═════ Reading text ═════

2018 IIHF World Championship Division II

Tournament details
- Host countries: Netherlands Spain
- Venues: 2 (in 2 host cities)
- Dates: 23–29 April (Group A) 14–20 April (Group B)
- Teams: 12

= 2018 IIHF World Championship Division II =

The 2018 IIHF World Championship Division II was an international ice hockey tournament run by the International Ice Hockey Federation. Group A was contested in Tilburg, Netherlands from 23 to 29 April 2018 and Group B in Granada, Spain from 14 to 20 April 2018.

The Netherlands were promoted to Division I B and Iceland was relegated to Group B. Spain claimed the top position in the Group B tournament and returned to Group A after one year, while Luxembourg took the reverse route after being relegated to Division III.

═════

§ **Direction 1**
Answer these questions using the article on the 2018 Division II hockey tournament above.
(a) In which city was Group A contested?
(b) Which team was relegated to Group B?
(c) How many teams took part in the tournament?
§ **Direction 2**
Rewrite the passage of the 2018 Division II hockey article starting at "- Teams: 12" and ending at "20 April 2018.", putting "played" in place of "contested".
§ **Direction 3**
Write what comes next in the article on the 2018 Division II hockey tournament, picking up after its final sentence.

═════ Data extract ═════

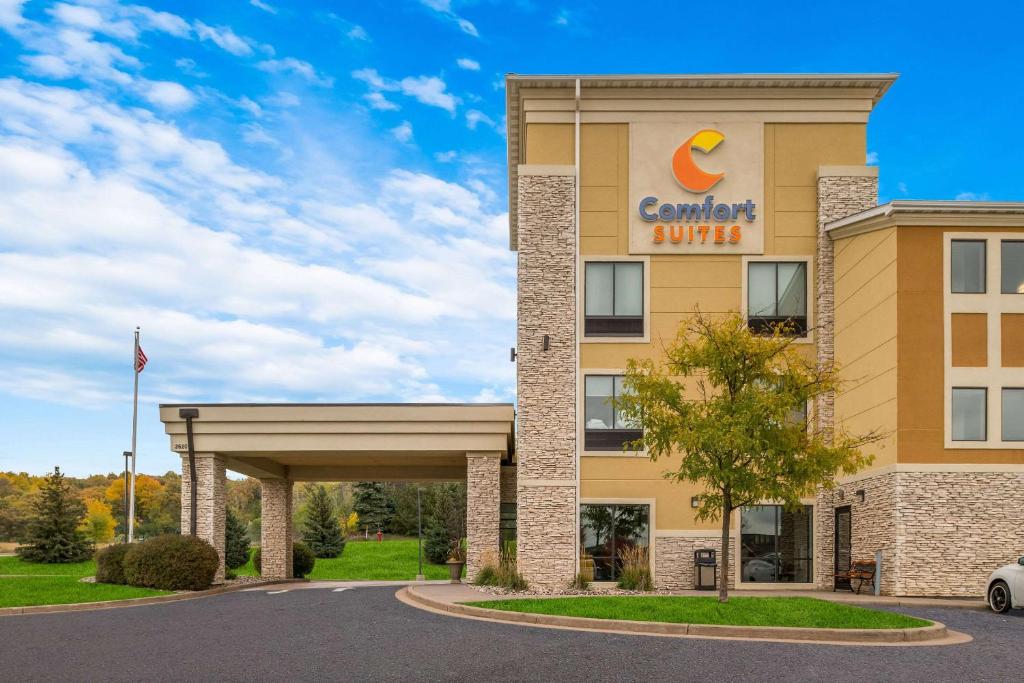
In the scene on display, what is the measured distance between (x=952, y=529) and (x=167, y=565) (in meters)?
19.3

═════

§ **Answer 1**
(a) Tilburg, Netherlands
(b) Iceland
(c) 12

§ **Answer 2**
- Teams: 12

= 2018 IIHF World Championship Division II =

The 2018 IIHF World Championship Division II was an international ice hockey tournament run by the International Ice Hockey Federation. Group A was played in Tilburg, Netherlands from 23 to 29 April 2018 and Group B in Granada, Spain from 14 to 20 April 2018.

§ **Answer 3**
==Group A tournament==

===Participants===

| Team | Qualification |
|---|---|
| Netherlands | Host, placed 6th in Division I B last year and were relegated. |
| Australia | Placed 2nd in Division II A last year. |
| Serbia | Placed 3rd in Division II A last year. |
| Belgium | Placed 4th in Division II A last year. |
| Iceland | Placed 5th in Division II A last year. |
| China | Placed 1st in Division II B last year and were promoted. |

===Match officials===
4 referees and 7 linesmen were selected for the tournament.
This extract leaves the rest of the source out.